◆ **WORK TASK**
According to the excerpt on the EU AI Act, what will automatically cause a foundation model to be categorized as "systemic" under the provisional agreement?

While the first point is extremely relevant for society at large, the regulation of foundation models is paramount for understanding how the law could affect EU-based companies that develop or work with AI models and tools.

4 Categories of AI Risk

The law is based on four tiers defining categories of AI risk based on the scope and sector of the applications, from those that don’t pose any risk to those that pose an unacceptable risk and should be outright banned (like biometrics used for tracking and profiling).

France, Germany, and Italy, with a non-paper presented in November 2023, opposed the application of a separate tiered approach to foundation models, claiming that doing so could harm EU-based competitors of the foreign firms controlling the largest models such as Aleph Alpha in Germany and Mistral AI in France.

The current provisional agreement keeps the tiered approach but includes an automatic categorization as “systemic” for foundation models based on the computing power used to train them. A final decision on the categorization of models will come from the AI Office, a specific institution envisioned by the new law that will overview the application of the AI-Act in the Union.

Regardless of the holdup, the provisional agreement on the law still considers companies that use or develop AI Solutions as providers, importers, distributors, deployers, and/or product manufacturers.

Model Repository

While practical details will have to be sorted out later on, it’s already quite clear that under the new law, companies will have to understand, first and foremost, what models are in use in their services or products and under what category they would fall, then proceed to create an always up-do-date model repository.

Based on this, the models should be classified by risk according to the tiers defined by the AI Act and, of course, the sectors in which the company operates.

Based on the risk level, requirements may vary. One common basic requirement, though, will always be transparency: companies will have to inform their clients or users that they implemented AI models in their products or services for the final user to make an informed decision. While these requirements somewhat define the compliance process, it’s hard to forecast how burdensome it will be for companies and SMEs in the future.

[Data entries]
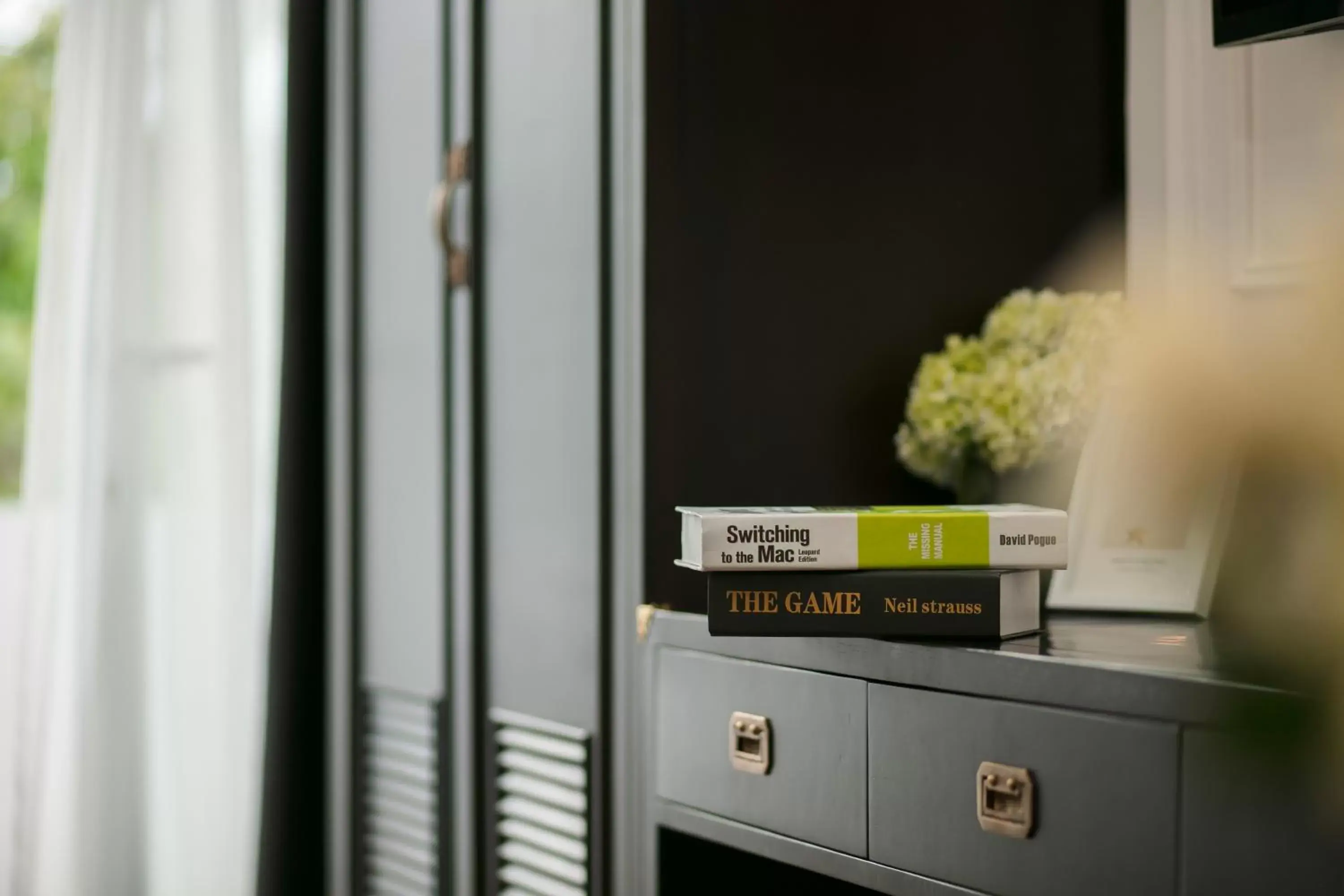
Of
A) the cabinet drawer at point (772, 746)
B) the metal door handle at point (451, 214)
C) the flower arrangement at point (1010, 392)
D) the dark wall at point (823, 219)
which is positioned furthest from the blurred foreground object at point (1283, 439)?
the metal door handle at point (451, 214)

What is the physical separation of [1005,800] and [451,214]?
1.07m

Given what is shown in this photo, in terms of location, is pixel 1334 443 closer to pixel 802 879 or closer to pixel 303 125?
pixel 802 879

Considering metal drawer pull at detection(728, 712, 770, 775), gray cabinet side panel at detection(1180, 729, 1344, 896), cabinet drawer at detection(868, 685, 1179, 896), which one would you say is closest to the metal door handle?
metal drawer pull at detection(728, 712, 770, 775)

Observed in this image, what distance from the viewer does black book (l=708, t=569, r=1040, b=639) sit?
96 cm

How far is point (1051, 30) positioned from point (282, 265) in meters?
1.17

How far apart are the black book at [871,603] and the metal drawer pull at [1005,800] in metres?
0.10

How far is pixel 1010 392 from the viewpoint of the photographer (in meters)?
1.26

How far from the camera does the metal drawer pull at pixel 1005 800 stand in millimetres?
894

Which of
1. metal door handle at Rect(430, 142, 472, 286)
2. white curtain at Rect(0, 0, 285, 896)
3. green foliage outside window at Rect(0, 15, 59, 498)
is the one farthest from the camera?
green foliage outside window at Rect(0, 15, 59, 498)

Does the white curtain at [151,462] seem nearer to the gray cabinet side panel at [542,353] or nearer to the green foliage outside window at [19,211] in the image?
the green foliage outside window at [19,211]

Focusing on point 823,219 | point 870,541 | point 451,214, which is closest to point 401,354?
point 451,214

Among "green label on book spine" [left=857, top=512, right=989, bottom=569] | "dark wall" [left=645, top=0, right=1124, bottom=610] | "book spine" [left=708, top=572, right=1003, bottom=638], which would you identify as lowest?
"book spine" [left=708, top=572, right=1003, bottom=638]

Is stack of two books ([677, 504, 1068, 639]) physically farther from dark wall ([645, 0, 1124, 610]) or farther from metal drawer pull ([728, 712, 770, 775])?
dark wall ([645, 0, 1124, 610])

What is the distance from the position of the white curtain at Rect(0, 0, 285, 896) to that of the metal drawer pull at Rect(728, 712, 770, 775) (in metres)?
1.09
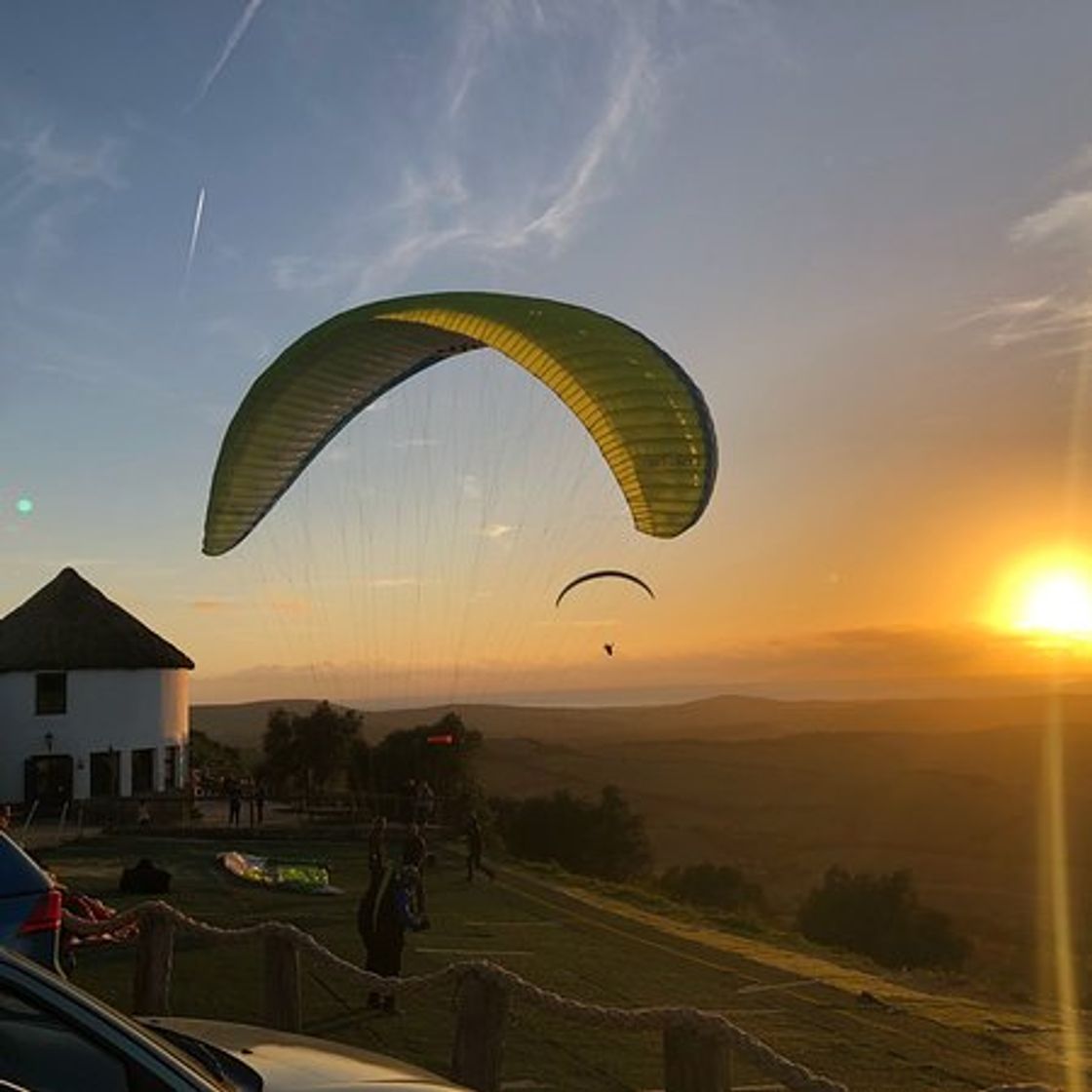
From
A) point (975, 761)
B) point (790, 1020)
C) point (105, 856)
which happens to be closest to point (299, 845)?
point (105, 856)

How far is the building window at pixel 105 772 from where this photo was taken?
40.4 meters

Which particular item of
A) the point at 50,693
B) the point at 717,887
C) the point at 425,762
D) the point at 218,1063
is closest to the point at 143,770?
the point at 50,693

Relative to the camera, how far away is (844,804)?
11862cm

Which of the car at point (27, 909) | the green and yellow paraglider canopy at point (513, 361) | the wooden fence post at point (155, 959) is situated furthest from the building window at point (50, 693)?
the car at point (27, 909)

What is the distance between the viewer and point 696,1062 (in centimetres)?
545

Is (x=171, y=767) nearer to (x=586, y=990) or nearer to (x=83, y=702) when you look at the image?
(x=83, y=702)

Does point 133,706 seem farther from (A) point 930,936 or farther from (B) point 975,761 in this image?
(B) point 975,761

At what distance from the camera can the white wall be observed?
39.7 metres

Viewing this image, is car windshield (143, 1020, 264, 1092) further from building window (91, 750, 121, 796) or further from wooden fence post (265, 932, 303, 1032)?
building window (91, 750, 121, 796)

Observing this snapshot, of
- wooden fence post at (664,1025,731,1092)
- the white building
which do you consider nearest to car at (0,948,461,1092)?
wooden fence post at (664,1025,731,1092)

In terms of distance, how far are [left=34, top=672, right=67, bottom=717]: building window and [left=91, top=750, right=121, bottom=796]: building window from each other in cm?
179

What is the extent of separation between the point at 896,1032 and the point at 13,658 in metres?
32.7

◆ **RESPONSE**
The computing power used to train it.